The link, of course, is infected with malware. “Even if you train your employees the best you can, hackers are incredibly creative and getting more so each day,” Kelley says. “This is not your ‘Nigerian prince looking for help’ phishing of old. They are adept at finding the infiltration points.”
How does a company barricade its virtual doors? Kelley recommends the use of anomaly detection technology to filter questionable email attachments, which are sent to security professionals for a complete once-over before going to the recipient. The attachments are downloaded using dummy computers to determine whether they’re infected.
“Companies that channel registered data through monitored access points will have a far easier time spotting and isolating malware,” Kelley says.
Viollis advises companies to consider creating their own spear-phishing scams and then deploying them on unsuspecting employees. Doing this helps determine the extent of compliance with the organization’s cyber-security rules. The theory behind the approach makes sense—an employee downloading a benevolent virus will be less apt to download the real thing in the future.
A few agencies, brokerages and wholesalers are doing much of the above, trying to batten down the hatches left open by people, processes and technology. “We’ll never get ahead of the bad guys, so we have to have strong technical protections in place like firewalls, monitor the incidence of attacks on a constant basis to know who is knocking on our system, and train users on a consistent basis about these risks, as they are the most vulnerable point,” said Keith Burkhardt, vice president at Kraus-Anderson Insurance in Minneapolis.
The agency appears to follow Viollis’s advice to conduct phishing penetration tests on a regular basis. “Good users send the email to IT immediately,” Burkhardt says. “Poor users open the attachment and when they do, a stern warning appears, saying ‘If this was a real attack, you just shut down our system!’ They then receive a one-page reminder of proper protocols.”

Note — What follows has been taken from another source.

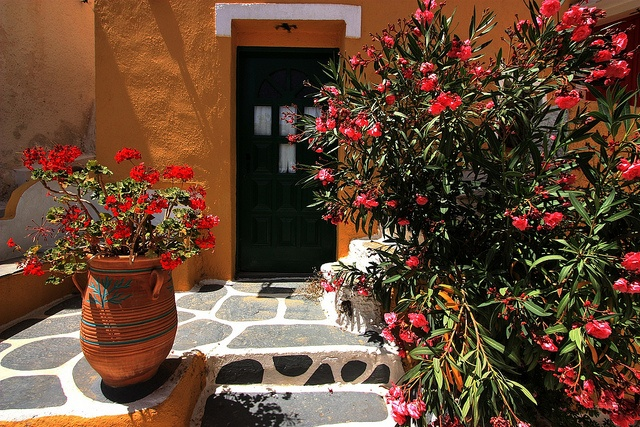 Flowered entrance, Ioulida, Kea Island, Cyclades, Greece,Hellas,Local Houses in Kea, Summer in Kea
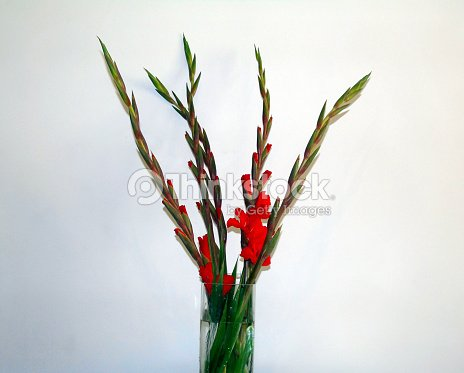 Red Gladioli Flowers In Vase Isolated On White Background Stock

Michael Paulin, vice president and managing director of IT at wholesaler Kaufman Financial Group in Michigan, likens keeping up with hackers to a “footrace where we’re always chasing a moving target.” As Kaufman incorporates more mobile technology to connect its wide-ranging enterprise, the footrace speeds up.
“Mobility is our greatest concern of late, as it creates more touch points and thus more exposure,” Paulin says. “Everybody wants to use their own mobile devices and business efficiency apps. We don’t want to impede their productivity, so it becomes an added challenge to manage, security-wise.”
Paulin echoed others in citing people as the weakest link in the security triumvirate, noting that the firm takes a highly proactive stance with regard to training. “We mandate that employees go through a formal education program as part of the on-boarding process and then continue to receive training on an annual basis,” he says.
At Beazley, which underwrites specialty insurance products for several Lloyd’s syndicates, sensitive data and documents are sequestered to prevent unauthorized access. “We’re also using a tool to ensure employees don’t inadvertently send email to the wrong recipients,” says Ben Spencer, Beazley’s chief information officer. “I’ve certainly received emails intended for other people in the past. The tool helps prevent data leakage—people sending data outside the organization to the wrong address.”
Even if you train your employees the best you can, hackers are incredibly creative and getting more so each day.Tweet
These security measures suggest firms take seriously the risk of a cyber attack. But it’s uncertain whether the measures are making a difference. No business wants to jeopardize its reputation by disclosing it has suffered a cyber attack—unless it has to. “We’ll never know the true cost of this,” Viollis says, “because at the end of the day it will not be reported.”